PuddinAndPeanuts said:


> Seven- where do you get your Cool Citrus Basil?  I love the original, but the one I got from WSP is kind of 'meh'.  Thanks!



it was from a local supplier here in indonesia. but i believed their FOs came from NG.


----------



## bugtussle (Feb 3, 2015)

Without a doubt, Stonehenge from BCN.  It's been #1 with men for 5 yrs.  Stonehenge is an Archipelago scent.


----------



## dosco (Feb 10, 2015)

This Christmas I made a shave soap scented with WSP's Tobacco Caramel and I really really enjoy that scent. I also have some mint FO for a yet-to-be-made batch of mentholated mint shave soap.

Bay Rum is a great scent but there is some variation within that scent - for example Pinaud Bay Rum aftershave smells a bit "cheap but Mystic Waters Bay Rum shave soap smells excellent.

Another great scent is Pinaud Clubman (the yellow aftershave lotion as well as the talcum powder) - for many men this scent has a strong association with the barber shop when they were kids.
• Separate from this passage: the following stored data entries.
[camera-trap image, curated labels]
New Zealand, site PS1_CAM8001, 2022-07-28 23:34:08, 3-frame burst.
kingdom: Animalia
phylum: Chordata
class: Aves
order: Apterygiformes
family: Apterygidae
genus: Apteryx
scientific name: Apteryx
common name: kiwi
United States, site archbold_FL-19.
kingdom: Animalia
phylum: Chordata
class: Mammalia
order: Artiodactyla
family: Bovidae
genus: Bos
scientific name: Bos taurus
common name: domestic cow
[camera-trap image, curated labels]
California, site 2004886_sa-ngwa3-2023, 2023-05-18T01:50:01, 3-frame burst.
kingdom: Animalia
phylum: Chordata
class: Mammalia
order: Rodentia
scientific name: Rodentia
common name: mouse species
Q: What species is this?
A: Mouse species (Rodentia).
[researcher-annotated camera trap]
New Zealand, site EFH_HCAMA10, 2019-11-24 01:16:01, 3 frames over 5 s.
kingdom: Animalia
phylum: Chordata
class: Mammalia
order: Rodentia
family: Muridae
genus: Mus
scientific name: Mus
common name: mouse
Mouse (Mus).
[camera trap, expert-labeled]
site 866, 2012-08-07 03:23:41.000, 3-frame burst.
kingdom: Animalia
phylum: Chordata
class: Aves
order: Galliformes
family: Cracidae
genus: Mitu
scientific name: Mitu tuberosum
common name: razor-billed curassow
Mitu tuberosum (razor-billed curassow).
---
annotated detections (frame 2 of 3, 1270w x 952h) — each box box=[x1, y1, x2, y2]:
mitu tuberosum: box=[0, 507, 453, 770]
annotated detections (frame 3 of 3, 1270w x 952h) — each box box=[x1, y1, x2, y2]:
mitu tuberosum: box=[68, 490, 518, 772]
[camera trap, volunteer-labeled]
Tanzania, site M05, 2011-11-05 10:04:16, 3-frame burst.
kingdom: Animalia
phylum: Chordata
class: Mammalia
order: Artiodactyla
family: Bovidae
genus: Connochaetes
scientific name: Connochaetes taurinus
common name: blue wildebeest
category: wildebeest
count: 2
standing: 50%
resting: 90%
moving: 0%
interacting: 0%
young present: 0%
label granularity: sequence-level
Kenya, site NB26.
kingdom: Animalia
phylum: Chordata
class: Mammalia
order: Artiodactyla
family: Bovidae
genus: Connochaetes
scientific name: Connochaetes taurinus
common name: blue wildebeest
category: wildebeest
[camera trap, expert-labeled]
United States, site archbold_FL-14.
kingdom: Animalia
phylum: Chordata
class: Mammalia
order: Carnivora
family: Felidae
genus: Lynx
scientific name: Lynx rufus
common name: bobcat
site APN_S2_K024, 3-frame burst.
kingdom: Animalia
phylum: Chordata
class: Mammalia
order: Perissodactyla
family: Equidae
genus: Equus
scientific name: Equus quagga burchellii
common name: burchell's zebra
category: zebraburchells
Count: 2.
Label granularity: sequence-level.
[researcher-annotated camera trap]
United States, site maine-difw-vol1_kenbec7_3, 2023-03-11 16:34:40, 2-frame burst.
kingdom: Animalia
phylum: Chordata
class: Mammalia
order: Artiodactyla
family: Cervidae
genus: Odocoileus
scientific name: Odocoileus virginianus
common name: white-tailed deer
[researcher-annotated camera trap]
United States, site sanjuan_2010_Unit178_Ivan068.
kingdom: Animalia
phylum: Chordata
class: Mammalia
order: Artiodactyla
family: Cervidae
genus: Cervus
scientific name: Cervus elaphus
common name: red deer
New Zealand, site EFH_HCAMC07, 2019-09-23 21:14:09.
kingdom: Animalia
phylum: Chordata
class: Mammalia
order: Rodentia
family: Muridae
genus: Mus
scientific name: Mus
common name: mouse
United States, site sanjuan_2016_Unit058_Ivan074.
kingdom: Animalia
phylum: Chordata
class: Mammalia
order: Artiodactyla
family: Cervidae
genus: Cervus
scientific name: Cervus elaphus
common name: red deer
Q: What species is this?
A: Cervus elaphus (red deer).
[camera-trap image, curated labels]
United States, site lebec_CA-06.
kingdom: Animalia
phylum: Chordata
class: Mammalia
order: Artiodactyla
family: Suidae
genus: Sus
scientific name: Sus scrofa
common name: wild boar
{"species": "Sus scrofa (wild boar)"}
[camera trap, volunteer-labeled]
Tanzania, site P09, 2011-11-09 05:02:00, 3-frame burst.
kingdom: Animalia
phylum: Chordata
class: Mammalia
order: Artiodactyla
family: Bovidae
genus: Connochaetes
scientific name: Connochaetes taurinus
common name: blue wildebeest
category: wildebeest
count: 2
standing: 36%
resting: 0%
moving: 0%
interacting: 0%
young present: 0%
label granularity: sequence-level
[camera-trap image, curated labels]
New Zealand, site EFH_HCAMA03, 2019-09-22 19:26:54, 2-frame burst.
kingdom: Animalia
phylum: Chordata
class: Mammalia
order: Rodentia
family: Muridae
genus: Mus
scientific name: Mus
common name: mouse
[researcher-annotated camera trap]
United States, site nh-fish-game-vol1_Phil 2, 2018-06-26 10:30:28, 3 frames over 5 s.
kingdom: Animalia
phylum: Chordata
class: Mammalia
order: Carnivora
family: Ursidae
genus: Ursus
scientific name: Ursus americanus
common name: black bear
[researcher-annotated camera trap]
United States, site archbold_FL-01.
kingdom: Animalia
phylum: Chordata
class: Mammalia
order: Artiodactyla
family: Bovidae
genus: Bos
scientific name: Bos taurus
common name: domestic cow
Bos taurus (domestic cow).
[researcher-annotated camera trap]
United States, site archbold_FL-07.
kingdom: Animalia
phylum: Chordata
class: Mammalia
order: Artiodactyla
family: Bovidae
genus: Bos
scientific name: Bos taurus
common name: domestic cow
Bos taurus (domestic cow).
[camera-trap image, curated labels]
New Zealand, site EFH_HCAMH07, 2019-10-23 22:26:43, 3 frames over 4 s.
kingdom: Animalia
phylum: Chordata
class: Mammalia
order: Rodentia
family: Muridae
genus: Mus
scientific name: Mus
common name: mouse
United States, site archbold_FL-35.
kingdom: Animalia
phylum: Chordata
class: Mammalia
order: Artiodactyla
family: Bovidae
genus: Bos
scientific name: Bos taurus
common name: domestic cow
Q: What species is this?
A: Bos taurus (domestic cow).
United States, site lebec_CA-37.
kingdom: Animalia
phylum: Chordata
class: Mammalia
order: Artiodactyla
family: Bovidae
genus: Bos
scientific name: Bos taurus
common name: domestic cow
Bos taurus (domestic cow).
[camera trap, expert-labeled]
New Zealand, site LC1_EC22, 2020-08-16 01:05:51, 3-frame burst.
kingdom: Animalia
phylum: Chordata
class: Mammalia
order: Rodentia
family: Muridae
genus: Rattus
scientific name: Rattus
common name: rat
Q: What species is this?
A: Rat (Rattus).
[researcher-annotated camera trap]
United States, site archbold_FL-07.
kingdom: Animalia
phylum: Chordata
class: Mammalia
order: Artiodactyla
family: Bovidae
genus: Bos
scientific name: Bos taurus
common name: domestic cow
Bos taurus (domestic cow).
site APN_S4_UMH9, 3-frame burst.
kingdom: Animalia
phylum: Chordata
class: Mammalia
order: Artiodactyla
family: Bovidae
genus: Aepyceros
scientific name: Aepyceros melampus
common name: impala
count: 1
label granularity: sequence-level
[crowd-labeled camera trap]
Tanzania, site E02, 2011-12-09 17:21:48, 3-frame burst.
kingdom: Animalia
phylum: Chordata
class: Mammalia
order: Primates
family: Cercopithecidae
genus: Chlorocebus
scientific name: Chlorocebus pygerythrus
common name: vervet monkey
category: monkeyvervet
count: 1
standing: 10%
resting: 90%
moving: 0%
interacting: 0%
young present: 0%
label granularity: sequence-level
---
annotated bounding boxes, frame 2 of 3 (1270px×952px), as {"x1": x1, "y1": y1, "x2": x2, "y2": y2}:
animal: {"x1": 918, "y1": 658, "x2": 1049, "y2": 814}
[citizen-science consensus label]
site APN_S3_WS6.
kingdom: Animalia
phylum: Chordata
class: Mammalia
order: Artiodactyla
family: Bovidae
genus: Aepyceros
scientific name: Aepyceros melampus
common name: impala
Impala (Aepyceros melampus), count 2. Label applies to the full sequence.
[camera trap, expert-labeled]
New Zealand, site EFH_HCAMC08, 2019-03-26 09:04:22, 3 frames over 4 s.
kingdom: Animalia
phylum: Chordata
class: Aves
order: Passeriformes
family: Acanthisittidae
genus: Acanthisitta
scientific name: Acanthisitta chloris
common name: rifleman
If I could find something like this in an FO I'd snap it up in no time flat and put it in every kind of soap I could think of.

Many gents also enjoy lavender (I like Yardley's version).

I'm interested in trying a lime-scented shave soap. And almond.

For those of you that are curious you might want to spend some time on the Badger&Blade or Shave My Face forums for more insight.

-Dave


----------



## boyago (Feb 10, 2015)

dosco said:


> Many gents also enjoy lavender (I like Yardley's version).
> 
> 
> -Dave



I typically don't but I found a NOW EO blend called "mellow mix" that's lavender and sandlewood that I like.


----------



## reinbeau (Feb 10, 2015)

I made a soap with an FO from Fragrance Laboratory named 'Prime'.  It's an awesome manly man scent, I really like it.  I've purchased one called Southern Gentlemen from a Facebook vendor, I'm hoping that'll be a winner also.


----------



## TRBeck (Feb 10, 2015)

Dave, there's a Clubman FO. From Nature With Love carries it under the name "Pinaud (Type)." I've never used it, but it turned up recently as a scent from a well-known artisan shave soap producer/vendor. Just in case you wanted to order it, though, it is out there.

FWIW, I think the wetshaver dudes are more open to fragrance variety than the general male populace, which is a shame. Anything goes these days in the wetshaving market, including bananas and Fruit Loops, and I think that's a good thing, even if I don't love those kinds of scents.

In general, I think there are some great suggestions here to appeal to male clientele and just want to add a couple from Soapalooza - Big Sur and Adirondack are two different woody forest scents, either of which I can see appealing to a lot of guys. Very outdoorsy vibe. For the less rustic male audience, I think citrus and clean musk will probably always go over pretty well.


----------



## dosco (Feb 11, 2015)

TRBeck said:


> Dave, there's a Clubman FO. From Nature With Love carries it under the name "Pinaud (Type)." I've never used it, but it turned up recently as a scent from a well-known artisan shave soap producer/vendor. Just in case you wanted to order it, though, it is out there.



Thanks for the pointer. I'll order some and pop it into the next shave soap.

It's "Pinaud Type II" on that particular website.

-Dave


----------



## shunt2011 (Feb 11, 2015)

My best selling shave soaps are Perfect Man & Teakwood & Cardamom from NG, Bay Rum from WSP and a Citrus Blend (mostly lime EO).


----------



## snappyllama (Feb 11, 2015)

shunt2011 said:


> My best selling shave soaps are Perfect Man & Teakwood & Cardamom from NG, Bay Rum from WSP and a Citrus Blend (mostly lime EO).



I love Perfect Man and Teakwood & Cardamom. Have you tried them in a beer soap?  I'm still debating on which fragrance to use for my first boozy soap attempt...


----------



## shunt2011 (Feb 12, 2015)

snappyllama said:


> I love Perfect Man and Teakwood & Cardamom. Have you tried them in a beer soap? I'm still debating on which fragrance to use for my first boozy soap attempt...


 
Yes, and it' hasn't been a problem with scent morphing.  I've used Perfect Man (my husbands 2nd favorite scent).   But it's also a pretty strong fragrance.  My #1 top seller in soap.


----------